This multidisciplinary e-learning programme in pain responds to the need for improved knowledge, skills and attitudes of all staff in the NHS who deal with patients who have acute or chronic pain. The development of this programme is a joint initiative undertaken by the Faculty of Pain Medicine of the Royal College of Anaesthetists and the British Pain Society.
Effective and safe management of pain is a priority for clinicians, patients and carers. However, there is considerable evidence indicating that the quality and safety of pain management in many clinical situations is often below the standard expected in the NHS. This programme will rectify many well documented deficiencies in generic pain training for all appropriate healthcare professionals in the NHS. Its ambition is to translate this into a step change in the quality, safety, efficacy and patient experience of care in the community and hospital setting.

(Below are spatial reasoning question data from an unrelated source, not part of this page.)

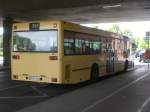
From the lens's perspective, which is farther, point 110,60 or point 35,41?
point 110,60

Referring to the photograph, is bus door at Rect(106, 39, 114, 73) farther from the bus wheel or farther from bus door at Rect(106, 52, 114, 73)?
the bus wheel

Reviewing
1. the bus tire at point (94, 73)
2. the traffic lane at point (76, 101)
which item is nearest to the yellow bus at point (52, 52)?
the bus tire at point (94, 73)

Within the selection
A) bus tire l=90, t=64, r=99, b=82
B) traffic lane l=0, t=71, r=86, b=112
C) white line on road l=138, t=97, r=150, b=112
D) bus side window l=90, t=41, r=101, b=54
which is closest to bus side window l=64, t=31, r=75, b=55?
traffic lane l=0, t=71, r=86, b=112

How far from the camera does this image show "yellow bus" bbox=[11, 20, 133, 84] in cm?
1609

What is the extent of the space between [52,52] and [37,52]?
787 mm

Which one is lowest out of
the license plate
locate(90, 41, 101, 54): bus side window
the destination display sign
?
the license plate

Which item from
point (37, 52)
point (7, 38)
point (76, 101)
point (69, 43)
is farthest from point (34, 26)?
point (7, 38)

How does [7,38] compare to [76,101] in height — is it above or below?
above

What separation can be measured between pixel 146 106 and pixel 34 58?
20.0ft

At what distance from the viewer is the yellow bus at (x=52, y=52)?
52.8ft

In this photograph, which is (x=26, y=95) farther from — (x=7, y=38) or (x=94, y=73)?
(x=7, y=38)

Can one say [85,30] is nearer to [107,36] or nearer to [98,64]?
[98,64]

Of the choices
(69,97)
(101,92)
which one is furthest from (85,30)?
(69,97)

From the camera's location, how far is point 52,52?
16.2 meters
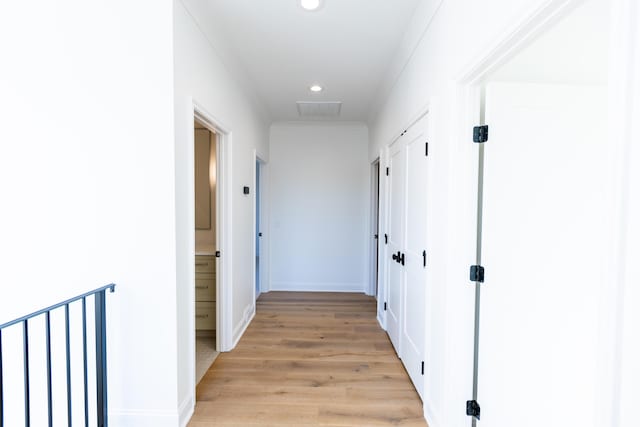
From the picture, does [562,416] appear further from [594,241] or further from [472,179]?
[472,179]

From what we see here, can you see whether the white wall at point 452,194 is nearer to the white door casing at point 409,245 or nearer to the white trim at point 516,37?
the white trim at point 516,37

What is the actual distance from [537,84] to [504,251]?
2.71 feet

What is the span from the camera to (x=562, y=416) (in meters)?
1.50

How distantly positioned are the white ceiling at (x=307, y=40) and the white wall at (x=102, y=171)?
568 millimetres

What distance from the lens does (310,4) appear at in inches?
79.3

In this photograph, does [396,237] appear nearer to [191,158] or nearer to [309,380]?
[309,380]

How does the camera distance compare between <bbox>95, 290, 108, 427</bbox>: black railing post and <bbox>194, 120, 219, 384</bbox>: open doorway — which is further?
<bbox>194, 120, 219, 384</bbox>: open doorway

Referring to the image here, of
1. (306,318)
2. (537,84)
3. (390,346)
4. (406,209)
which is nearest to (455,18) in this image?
(537,84)

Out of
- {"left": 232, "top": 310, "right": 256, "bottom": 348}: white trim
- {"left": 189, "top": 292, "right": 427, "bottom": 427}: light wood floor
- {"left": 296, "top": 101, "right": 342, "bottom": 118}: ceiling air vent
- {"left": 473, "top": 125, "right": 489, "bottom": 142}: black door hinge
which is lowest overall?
{"left": 189, "top": 292, "right": 427, "bottom": 427}: light wood floor

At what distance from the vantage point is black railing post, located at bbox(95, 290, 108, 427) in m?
1.76

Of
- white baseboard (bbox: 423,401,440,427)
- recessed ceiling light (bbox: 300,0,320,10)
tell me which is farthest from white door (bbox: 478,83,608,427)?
recessed ceiling light (bbox: 300,0,320,10)

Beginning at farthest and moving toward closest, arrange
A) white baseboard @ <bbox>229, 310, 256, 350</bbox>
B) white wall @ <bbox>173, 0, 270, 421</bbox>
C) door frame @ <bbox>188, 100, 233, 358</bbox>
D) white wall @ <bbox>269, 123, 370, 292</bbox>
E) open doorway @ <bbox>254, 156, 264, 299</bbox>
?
1. white wall @ <bbox>269, 123, 370, 292</bbox>
2. open doorway @ <bbox>254, 156, 264, 299</bbox>
3. white baseboard @ <bbox>229, 310, 256, 350</bbox>
4. door frame @ <bbox>188, 100, 233, 358</bbox>
5. white wall @ <bbox>173, 0, 270, 421</bbox>

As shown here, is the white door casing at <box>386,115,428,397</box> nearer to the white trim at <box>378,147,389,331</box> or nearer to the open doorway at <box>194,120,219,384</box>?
the white trim at <box>378,147,389,331</box>

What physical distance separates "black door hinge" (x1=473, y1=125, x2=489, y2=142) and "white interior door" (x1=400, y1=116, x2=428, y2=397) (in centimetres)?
48
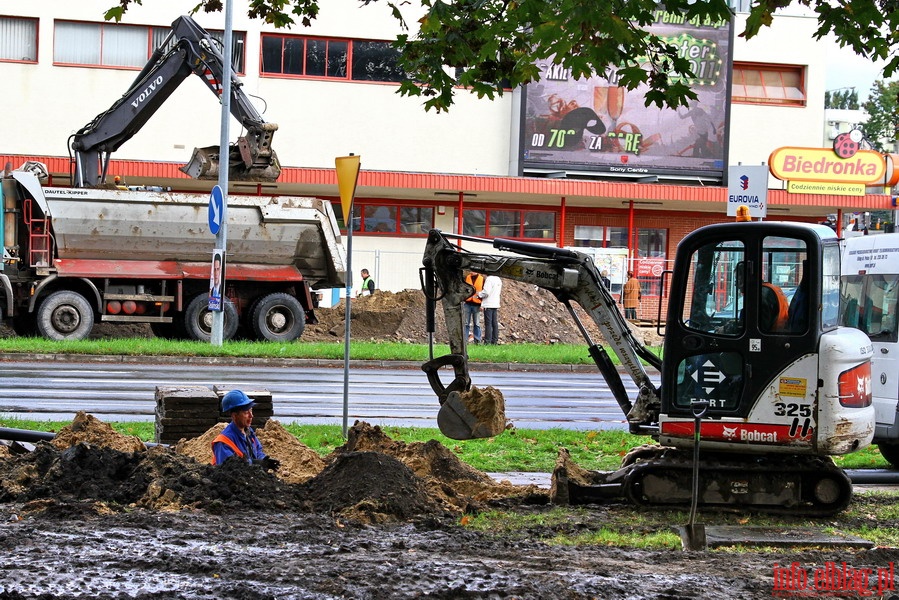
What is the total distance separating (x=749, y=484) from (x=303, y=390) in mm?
9714

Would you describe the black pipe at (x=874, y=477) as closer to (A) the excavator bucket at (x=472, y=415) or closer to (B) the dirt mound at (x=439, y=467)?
(B) the dirt mound at (x=439, y=467)

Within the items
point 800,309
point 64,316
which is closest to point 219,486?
point 800,309

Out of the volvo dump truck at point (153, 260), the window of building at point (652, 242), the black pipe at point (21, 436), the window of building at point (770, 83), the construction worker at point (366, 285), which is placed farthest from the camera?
the window of building at point (770, 83)

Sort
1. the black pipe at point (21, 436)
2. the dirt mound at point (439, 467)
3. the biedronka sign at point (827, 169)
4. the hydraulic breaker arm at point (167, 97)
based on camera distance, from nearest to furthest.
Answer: the dirt mound at point (439, 467) → the black pipe at point (21, 436) → the hydraulic breaker arm at point (167, 97) → the biedronka sign at point (827, 169)

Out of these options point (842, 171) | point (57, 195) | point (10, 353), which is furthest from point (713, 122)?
point (10, 353)

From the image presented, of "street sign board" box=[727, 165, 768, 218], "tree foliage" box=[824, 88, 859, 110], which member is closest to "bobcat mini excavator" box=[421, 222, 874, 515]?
"street sign board" box=[727, 165, 768, 218]

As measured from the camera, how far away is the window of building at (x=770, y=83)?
42625mm

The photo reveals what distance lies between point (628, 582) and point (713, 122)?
3665 cm

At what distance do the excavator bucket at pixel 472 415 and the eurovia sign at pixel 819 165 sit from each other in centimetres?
2974

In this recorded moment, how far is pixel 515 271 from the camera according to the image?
9.24 meters

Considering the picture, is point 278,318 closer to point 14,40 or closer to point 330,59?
point 330,59

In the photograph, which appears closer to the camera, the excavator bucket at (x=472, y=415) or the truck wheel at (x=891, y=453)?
the excavator bucket at (x=472, y=415)

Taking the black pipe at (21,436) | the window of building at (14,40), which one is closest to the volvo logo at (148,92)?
the window of building at (14,40)

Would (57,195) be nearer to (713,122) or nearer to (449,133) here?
(449,133)
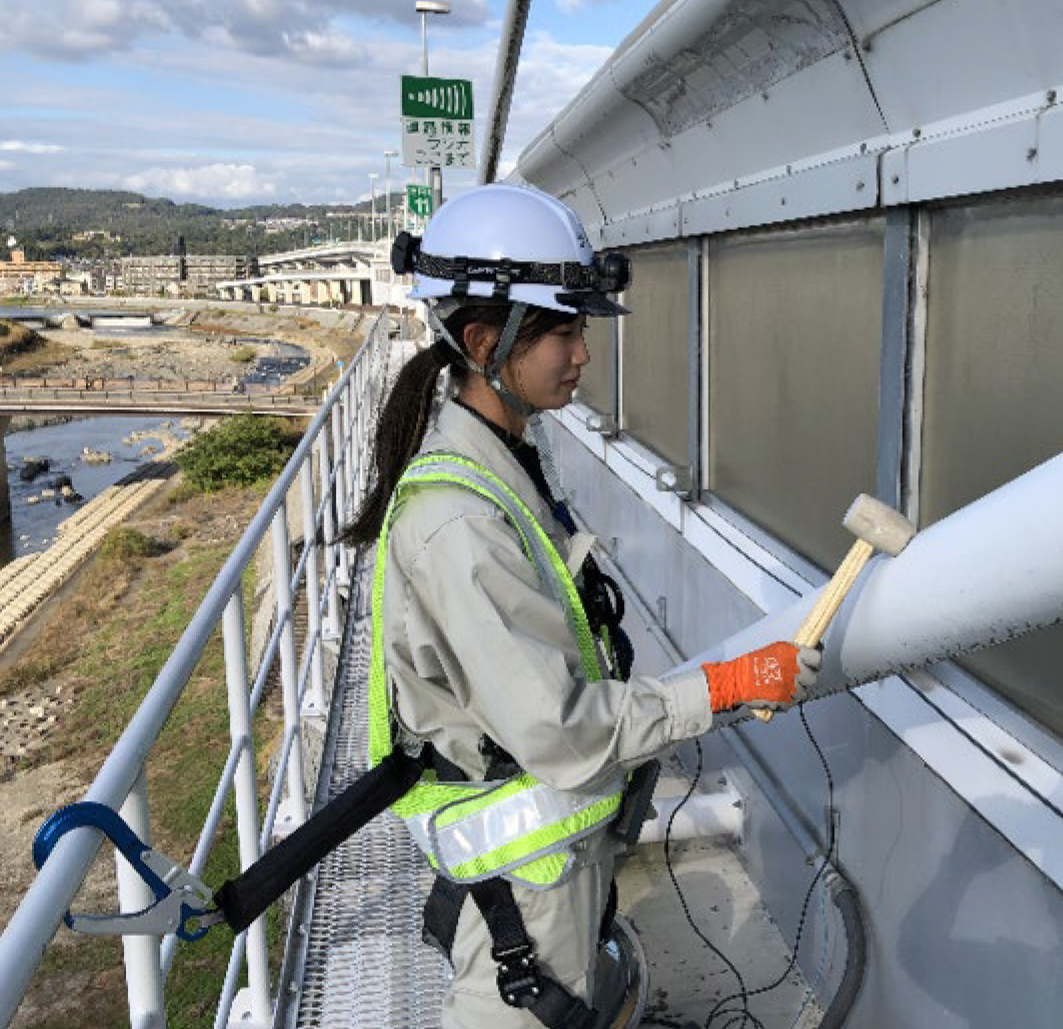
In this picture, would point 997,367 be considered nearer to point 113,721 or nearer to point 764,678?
point 764,678

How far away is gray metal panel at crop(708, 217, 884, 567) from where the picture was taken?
9.64 feet

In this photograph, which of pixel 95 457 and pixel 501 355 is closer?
pixel 501 355

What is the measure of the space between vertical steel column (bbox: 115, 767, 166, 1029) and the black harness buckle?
2.19 ft

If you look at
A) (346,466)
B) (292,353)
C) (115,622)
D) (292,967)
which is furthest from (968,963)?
(292,353)

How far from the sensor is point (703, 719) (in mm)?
1778

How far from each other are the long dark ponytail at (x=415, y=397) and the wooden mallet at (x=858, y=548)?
0.73 meters

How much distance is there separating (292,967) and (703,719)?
2.02 meters

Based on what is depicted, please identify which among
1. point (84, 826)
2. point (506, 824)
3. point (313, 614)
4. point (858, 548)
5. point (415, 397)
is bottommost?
point (313, 614)

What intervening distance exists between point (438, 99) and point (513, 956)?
13848 mm

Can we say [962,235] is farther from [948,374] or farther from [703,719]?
[703,719]

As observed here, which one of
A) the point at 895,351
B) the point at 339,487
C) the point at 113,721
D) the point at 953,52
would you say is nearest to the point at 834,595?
the point at 895,351

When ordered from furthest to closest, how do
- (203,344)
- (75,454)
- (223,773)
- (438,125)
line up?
(203,344) < (75,454) < (438,125) < (223,773)

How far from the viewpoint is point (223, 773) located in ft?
8.32

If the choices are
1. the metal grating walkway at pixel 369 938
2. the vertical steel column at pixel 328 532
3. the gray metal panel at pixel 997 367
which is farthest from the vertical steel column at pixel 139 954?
the vertical steel column at pixel 328 532
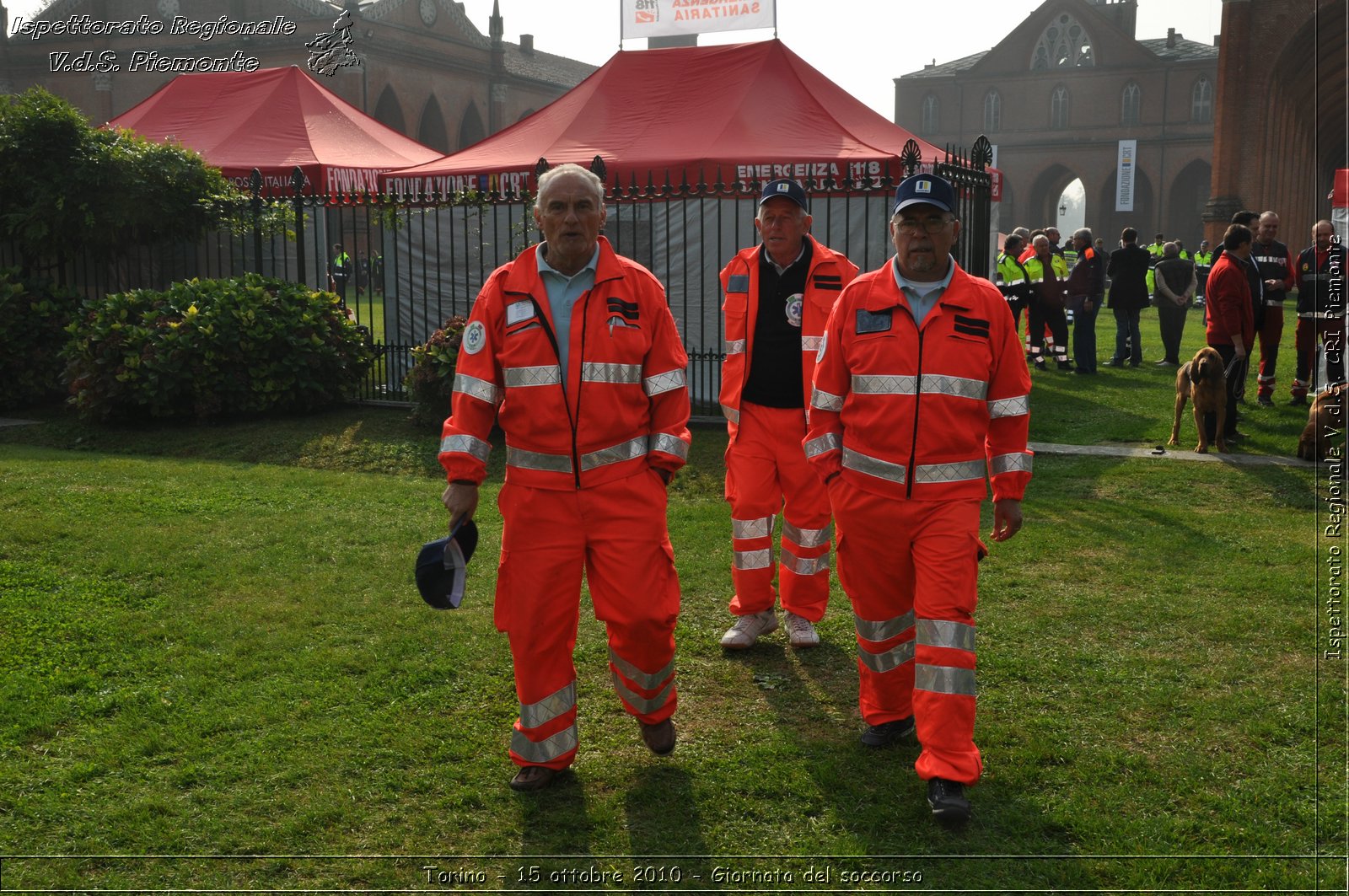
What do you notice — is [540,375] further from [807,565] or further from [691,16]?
[691,16]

The specific issues addressed by the programme’s 30-minute sessions include:
(i) improving the recognition of unrelieved acute and chronic pain in all patients groups;
(ii) appropriate assessment of pain;
(iii) first-class management of pain; and
(iv) ensuring patient safety.
Most of the material is written by the e-learning pain team; however, the programme will utilise other content on the e-LfH e-learning system as appropriate, including e-learning sessions and further reading material. Self-assessment is integral to the user experience and certification of use and assessments are available. Modules are tailored to the experience and training of the user so that all healthcare professionals can:
(i) consolidate core knowledge required for their role; and
(ii) significantly advance their knowledge to aid improved understanding, attitudes, clinical practice and outcomes.
The development of this educational initiative in pain management utilises the knowledge and skills of the team at the Royal College of Anaesthetists, Faculty of Pain Medicine and its partners who successfully delivered the award winning e-Learning Anaesthesia programme and, on behalf of the Academy of Medical Royal Colleges, the Academic Medicine module. Authors and editors are also drawn from the executive and membership of the multidisciplinary British Pain Society who have considerable experience in multi-professional educational initiatives.